Guideline at a Glance
Whereas the 2016 guideline focused on the prescription of opioids for chronic pain, the new draft guideline includes categories for patients with acute pain (defined as pain lasting less than one month) and subacute pain (defined as pain lasting one to three months).
In addition, sickle cell disease-related pain management has been added to the list of conditions to which the recommendations do not apply. Previously, the conditions to which the recommendations did not apply were active cancer treatment, palliative care, and end-of-life care.
The new recommendations are for primary care physicians and other health care providers who manage pain in outpatient settings such as clinician offices, clinics, and urgent care centers. They do not apply to inpatient care or to care received in an emergency department (ED) or other observational setting from which a patient might be admitted to inpatient care. The new recommendations do apply to pain management on discharge from an ED, hospital, or other facility.

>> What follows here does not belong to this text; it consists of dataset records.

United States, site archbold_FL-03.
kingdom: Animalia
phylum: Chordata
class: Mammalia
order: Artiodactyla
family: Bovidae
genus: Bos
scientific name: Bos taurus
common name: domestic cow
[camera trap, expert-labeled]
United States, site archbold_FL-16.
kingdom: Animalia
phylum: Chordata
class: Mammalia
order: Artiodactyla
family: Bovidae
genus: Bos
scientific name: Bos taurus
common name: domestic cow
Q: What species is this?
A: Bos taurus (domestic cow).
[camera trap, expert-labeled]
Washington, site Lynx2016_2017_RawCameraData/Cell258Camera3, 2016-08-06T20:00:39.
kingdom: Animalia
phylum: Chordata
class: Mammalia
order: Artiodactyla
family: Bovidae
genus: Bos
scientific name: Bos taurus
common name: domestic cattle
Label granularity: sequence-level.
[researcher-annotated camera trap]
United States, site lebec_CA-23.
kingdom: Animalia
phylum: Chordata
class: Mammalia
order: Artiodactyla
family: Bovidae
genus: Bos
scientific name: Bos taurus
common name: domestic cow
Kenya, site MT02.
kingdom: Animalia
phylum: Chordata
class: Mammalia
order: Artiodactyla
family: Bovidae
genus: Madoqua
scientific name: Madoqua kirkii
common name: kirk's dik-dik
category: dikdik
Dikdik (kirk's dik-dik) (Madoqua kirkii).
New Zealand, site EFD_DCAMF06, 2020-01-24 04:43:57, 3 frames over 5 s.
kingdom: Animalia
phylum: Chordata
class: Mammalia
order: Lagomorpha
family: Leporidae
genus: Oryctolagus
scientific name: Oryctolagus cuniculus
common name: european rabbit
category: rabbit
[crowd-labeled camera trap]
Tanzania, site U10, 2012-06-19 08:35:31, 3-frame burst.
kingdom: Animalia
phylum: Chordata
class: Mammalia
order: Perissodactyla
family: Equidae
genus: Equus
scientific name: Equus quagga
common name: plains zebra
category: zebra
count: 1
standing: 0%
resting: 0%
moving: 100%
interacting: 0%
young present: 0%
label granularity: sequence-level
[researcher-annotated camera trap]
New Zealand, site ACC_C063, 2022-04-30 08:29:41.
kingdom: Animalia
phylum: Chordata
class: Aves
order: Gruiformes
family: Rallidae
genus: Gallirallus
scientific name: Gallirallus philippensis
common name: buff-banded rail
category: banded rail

The American Academy of Family Physicians’ (AAFP) Commission on Health of the Public and Science gave the 2016 guideline its “affirmation of value” designation, agreeing with some recommendations but expressing concerns about others based on the methodology used and a lack of supporting evidence at the time. The Academy reaffirmed the affirmation of value in July 2021.
How to Comment
The AAFP is in the process of submitting comments that will applaud the CDC’s emphasis on unique patient considerations and clinical judgment by physicians in the updated guidelines. The AAFP will also raise concerns about the need to streamline recommendations and clarify evidence standards, among other topics.
Comments, which must be received by Monday, April 11, to be considered, can be submitted electronically or by mail to:
CDC National Center for Injury Prevention and Control
4770 Buford Highway NE, Mailstop S106-9
Atlanta, GA 30341
ATTN: Docket No. CDC-2022-0224
The CDC will revise the draft guideline based on public comments and an independent peer review and is expected to publish a final version of the updated guideline in late 2022.